When some never-do-well journalists are disengaged from employment, the next line is to become “publishers/editors” of ragtag, yellowish and illiterate publications culminating immediately in their membership of our great union! We need to stop this charlatanism.
Our colleagues in the electronic media compound issues associated with membership of the Guild. Virtually everyone in the News Department or related units is one editor or another such that almost every journalist in this divide is an editor! In the print arm, it is much more streamlined and transparently so—not shrouded in some nomenclatural mumbo-jumbo! The leadership of Funky baby should find a way of cleaning the Augean stables lest we ridicule ourselves in the courts of other professionals. Of all the copious contestants in the last election who kept bombarding my handset with campaign messages, only Funke and one Agboh deemed it fit to send notes of appreciation for voting them into their respective offices. It confirms their sterling character and signs of anticipatory profound service unlike their indifferent co-contestants who did not bother about gratitude. I wish both of you greater heights even beyond the Guild. As for Funke, I see her becoming the Deputy Governor, if not the Governor, of the State of Osun in 2023. And so shall it be.

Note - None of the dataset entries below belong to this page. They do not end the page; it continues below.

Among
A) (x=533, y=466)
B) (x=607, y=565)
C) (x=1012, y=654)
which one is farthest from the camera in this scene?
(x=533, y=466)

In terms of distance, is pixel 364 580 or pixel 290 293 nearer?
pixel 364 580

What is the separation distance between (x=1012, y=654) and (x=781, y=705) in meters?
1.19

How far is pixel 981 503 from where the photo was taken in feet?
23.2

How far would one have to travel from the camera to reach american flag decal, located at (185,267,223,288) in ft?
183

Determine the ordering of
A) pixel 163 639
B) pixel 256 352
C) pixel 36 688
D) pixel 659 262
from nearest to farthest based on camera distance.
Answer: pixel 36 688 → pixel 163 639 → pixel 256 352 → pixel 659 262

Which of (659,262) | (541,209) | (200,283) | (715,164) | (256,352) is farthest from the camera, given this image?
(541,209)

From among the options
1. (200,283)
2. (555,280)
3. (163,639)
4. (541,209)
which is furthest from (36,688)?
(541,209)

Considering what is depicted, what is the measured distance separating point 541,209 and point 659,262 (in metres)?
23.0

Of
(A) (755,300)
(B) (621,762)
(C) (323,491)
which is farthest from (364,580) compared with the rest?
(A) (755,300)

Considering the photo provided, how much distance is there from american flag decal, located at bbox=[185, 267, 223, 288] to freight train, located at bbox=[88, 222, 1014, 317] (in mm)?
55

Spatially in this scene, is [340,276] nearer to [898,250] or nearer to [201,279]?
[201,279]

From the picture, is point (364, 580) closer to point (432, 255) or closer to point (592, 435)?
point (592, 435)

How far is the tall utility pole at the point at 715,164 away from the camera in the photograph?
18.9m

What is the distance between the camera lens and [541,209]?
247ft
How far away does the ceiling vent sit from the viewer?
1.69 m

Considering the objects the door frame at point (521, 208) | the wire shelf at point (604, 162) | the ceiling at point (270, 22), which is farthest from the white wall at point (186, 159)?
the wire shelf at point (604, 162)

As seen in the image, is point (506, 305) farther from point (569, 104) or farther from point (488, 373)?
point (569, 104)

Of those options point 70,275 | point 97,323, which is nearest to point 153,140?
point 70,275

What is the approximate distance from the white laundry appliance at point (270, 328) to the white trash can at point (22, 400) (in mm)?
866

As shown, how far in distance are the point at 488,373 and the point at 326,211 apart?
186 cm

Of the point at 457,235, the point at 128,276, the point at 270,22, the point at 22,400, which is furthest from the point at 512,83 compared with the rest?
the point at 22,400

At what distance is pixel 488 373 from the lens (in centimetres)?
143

As I pointed out in the article precedent to this when she was elected the Guild’s president two years ago, Funke has gone beyond the thresholds of her predecessors put together. This summation is based on her record of service succinctly delivered to us at the conference a fortnight ago. I have no doubt that she will consolidate on that unprecedented profile of hers that has elevated our union from redundancy to activism and visibility.
If not that she was running an accountable “government”, I would have raised eyebrows about her increasing youthfulness, pulchritude, vivaciousness, delectableness, modest opulence and the unconscious conversion of her Romanesque residence to a posh and an exotic private automobile assemblage with only Bugatti car worth 9.5 million pounds yet to be added! I can now understand why my pal of over four decades, Kenneth Ugbechie, is publicly craving for a romantic, but innocuous, embrace from this woman of valour and invaluableness. He wants her exponential wealth and emotional currency to rub off on him! Funky, I no trust Ken in these matters of the heart! Be circumspect!
It is obvious that Funke Egbemode will take the Guild to virgin (no pun intended) heights that no past president ever explored. Her task is made easier by the competency and capacity of her executive whose loyalty and commitment I can vouch for with my “loot” (go tell EFCC!) in two second-tier banks and other fixed assets—blow your own trumpet! Haven’t I come a long way from the heyday of the Daily Times of yore?
I wish ever-radiant Funky Mama an even more eventful second term far better than the landmark accomplishments and promise of her first term. Our God that is ever faithful and awesome will lead you from the Editors’ House to Government House in the State of Osun. That is my vision for you. And so shall it be. Remember me when you get to your paradise wherever, whenever, whatever…! Reciprocity awaits you, too, if I get there before you! We are almost there, by God’s grace. Cheers.